Stated goal 1 » Summarize the case summary in two sentences.
Stated goal 2 » List every statute or statutory provision named in the case summary.
Stated goal 3 » Reproduce the stretch of the case summary from "The Supreme Court concluded" through "earlier sale deed.".

Selected passage »
....
The Supreme Court concluded that Section 6(a) and Section 43 are not in conflict. They operate in different spheres. Where a transfer is explicitly of a spes successionis, it is void. But where the transfer is based on a fraudulent or erroneous representation of present ownership, it is protected by Section 43. Accordingly, the Court upheld the title of G's heirs (respondents) and dismissed the appeal filed by the Jumma Masjid. The title that the vendors acquired upon Gangamma's death automatically passed to the respondents, perfecting their rights under the earlier sale deed.
In The Jumma Masjid, Mercara vs. Kodimaniandra Deviah, the Supreme Court held that a transfer of property for consideration, made by a person who represents having a present transferable interest when they only have a spes successionis, is not void. Instead, it is protected by Section 43 of the Transfer of Property Act, 1882. The Court clarified that Section 6(a) prohibits the transfer of a known 'hope of succession,' while Section 43 operates on the principle of estoppel against a person who makes a false representation of title. The subsequent acquisition of title by such a transferor perfects the transferee's claim.
....
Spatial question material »
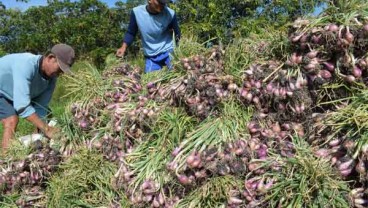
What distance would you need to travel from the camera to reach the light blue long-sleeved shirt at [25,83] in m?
3.63

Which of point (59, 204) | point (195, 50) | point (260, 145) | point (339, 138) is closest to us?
point (339, 138)

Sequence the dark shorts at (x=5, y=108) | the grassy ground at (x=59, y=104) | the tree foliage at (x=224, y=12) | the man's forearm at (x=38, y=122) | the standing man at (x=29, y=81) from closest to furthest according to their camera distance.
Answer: the man's forearm at (x=38, y=122) < the grassy ground at (x=59, y=104) < the standing man at (x=29, y=81) < the dark shorts at (x=5, y=108) < the tree foliage at (x=224, y=12)

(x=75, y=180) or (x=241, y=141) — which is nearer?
(x=241, y=141)

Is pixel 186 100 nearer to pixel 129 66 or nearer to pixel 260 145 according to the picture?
pixel 260 145

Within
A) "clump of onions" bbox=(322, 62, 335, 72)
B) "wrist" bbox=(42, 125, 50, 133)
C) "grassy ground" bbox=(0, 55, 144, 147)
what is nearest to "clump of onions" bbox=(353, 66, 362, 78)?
"clump of onions" bbox=(322, 62, 335, 72)

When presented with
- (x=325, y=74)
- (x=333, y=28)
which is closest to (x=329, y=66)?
(x=325, y=74)

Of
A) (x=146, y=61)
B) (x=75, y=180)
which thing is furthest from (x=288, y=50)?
(x=146, y=61)

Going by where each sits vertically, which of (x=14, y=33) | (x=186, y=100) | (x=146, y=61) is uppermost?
(x=186, y=100)

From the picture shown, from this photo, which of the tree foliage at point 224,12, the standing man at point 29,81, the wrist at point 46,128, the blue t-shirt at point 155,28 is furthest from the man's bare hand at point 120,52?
the tree foliage at point 224,12

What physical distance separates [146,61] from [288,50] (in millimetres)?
2577

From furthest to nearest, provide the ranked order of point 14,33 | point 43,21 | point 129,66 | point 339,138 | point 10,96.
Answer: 1. point 14,33
2. point 43,21
3. point 10,96
4. point 129,66
5. point 339,138

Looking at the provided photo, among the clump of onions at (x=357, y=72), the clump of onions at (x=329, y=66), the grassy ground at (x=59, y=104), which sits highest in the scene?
the clump of onions at (x=329, y=66)

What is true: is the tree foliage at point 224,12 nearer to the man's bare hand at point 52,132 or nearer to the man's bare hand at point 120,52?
the man's bare hand at point 120,52

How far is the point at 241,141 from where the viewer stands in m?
2.17
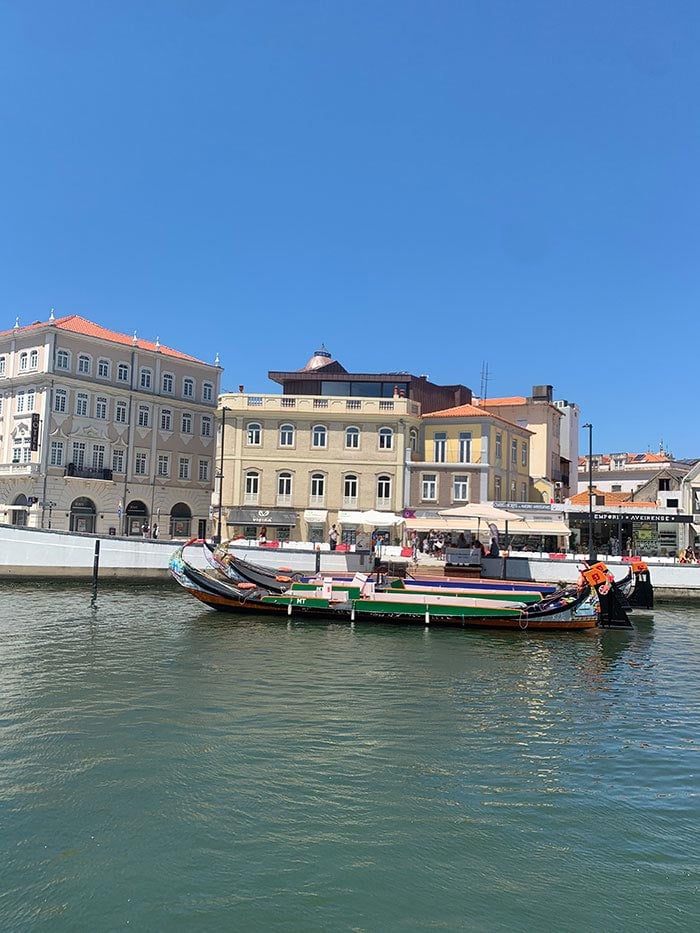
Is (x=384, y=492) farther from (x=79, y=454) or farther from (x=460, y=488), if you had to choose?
(x=79, y=454)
....
Solution 1 » In The Jumma Masjid, Mercara vs. Kodimaniandra Deviah, the Supreme Court held that a transfer for consideration is not void, but is protected by Section 43 of the Transfer of Property Act, 1882, when the transferor claims a present transferable interest while holding only a spes successionis; Section 6(a) prohibits the transfer of a known hope of succession, whereas Section 43 works by estoppel against a person who falsely represents title. The Court therefore upheld the title of G's heirs and dismissed the appeal filed by the Jumma Masjid, since the title the vendors acquired upon Gangamma's death passed to the respondents and perfected their rights under the earlier sale deed.

Solution 2 »
- Section 6(a)
- Section 43
- Transfer of Property Act, 1882

Solution 3 »
The Supreme Court concluded that Section 6(a) and Section 43 are not in conflict. They operate in different spheres. Where a transfer is explicitly of a spes successionis, it is void. But where the transfer is based on a fraudulent or erroneous representation of present ownership, it is protected by Section 43. Accordingly, the Court upheld the title of G's heirs (respondents) and dismissed the appeal filed by the Jumma Masjid. The title that the vendors acquired upon Gangamma's death automatically passed to the respondents, perfecting their rights under the earlier sale deed.